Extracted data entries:
>>>>>

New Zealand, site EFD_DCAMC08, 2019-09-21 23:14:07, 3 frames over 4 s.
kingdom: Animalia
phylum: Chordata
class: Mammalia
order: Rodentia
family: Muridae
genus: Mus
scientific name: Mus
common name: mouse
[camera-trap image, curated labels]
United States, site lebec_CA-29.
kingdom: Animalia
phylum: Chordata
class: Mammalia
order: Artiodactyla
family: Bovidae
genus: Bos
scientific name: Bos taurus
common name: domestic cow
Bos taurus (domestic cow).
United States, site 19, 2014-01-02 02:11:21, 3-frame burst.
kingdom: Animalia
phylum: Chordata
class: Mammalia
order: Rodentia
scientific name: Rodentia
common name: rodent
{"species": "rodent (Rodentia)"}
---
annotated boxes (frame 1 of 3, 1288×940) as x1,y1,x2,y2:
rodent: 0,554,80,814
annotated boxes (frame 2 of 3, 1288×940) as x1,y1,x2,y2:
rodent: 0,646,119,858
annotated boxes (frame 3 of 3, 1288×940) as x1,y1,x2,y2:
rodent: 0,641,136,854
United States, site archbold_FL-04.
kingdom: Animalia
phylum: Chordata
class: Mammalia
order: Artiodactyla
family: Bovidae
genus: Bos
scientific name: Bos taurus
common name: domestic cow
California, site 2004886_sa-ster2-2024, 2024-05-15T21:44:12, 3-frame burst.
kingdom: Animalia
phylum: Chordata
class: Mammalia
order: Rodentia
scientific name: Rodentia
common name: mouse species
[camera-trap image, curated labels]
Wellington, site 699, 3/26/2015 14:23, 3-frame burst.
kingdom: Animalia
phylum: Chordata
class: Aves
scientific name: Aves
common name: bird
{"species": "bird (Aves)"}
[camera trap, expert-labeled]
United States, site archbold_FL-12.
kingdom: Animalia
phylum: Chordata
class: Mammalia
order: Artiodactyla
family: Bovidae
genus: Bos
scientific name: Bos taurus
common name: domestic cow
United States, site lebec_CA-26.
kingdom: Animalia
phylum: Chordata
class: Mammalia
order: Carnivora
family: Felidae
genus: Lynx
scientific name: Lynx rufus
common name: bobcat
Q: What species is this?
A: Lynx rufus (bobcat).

<<<<<

▸ Problem requirements:
Transcribe every record verbatim.

▸ Task solution:
New Zealand, site EFD_DCAMC08, 2019-09-21 23:14:07, 3 frames over 4 s.
kingdom: Animalia
phylum: Chordata
class: Mammalia
order: Rodentia
family: Muridae
genus: Mus
scientific name: Mus
common name: mouse
[camera-trap image, curated labels]
United States, site lebec_CA-29.
kingdom: Animalia
phylum: Chordata
class: Mammalia
order: Artiodactyla
family: Bovidae
genus: Bos
scientific name: Bos taurus
common name: domestic cow
Bos taurus (domestic cow).
United States, site 19, 2014-01-02 02:11:21, 3-frame burst.
kingdom: Animalia
phylum: Chordata
class: Mammalia
order: Rodentia
scientific name: Rodentia
common name: rodent
{"species": "rodent (Rodentia)"}
---
annotated boxes (frame 1 of 3, 1288×940) as x1,y1,x2,y2:
rodent: 0,554,80,814
annotated boxes (frame 2 of 3, 1288×940) as x1,y1,x2,y2:
rodent: 0,646,119,858
annotated boxes (frame 3 of 3, 1288×940) as x1,y1,x2,y2:
rodent: 0,641,136,854
United States, site archbold_FL-04.
kingdom: Animalia
phylum: Chordata
class: Mammalia
order: Artiodactyla
family: Bovidae
genus: Bos
scientific name: Bos taurus
common name: domestic cow
California, site 2004886_sa-ster2-2024, 2024-05-15T21:44:12, 3-frame burst.
kingdom: Animalia
phylum: Chordata
class: Mammalia
order: Rodentia
scientific name: Rodentia
common name: mouse species
[camera-trap image, curated labels]
Wellington, site 699, 3/26/2015 14:23, 3-frame burst.
kingdom: Animalia
phylum: Chordata
class: Aves
scientific name: Aves
common name: bird
{"species": "bird (Aves)"}
[camera trap, expert-labeled]
United States, site archbold_FL-12.
kingdom: Animalia
phylum: Chordata
class: Mammalia
order: Artiodactyla
family: Bovidae
genus: Bos
scientific name: Bos taurus
common name: domestic cow
United States, site lebec_CA-26.
kingdom: Animalia
phylum: Chordata
class: Mammalia
order: Carnivora
family: Felidae
genus: Lynx
scientific name: Lynx rufus
common name: bobcat
Q: What species is this?
A: Lynx rufus (bobcat).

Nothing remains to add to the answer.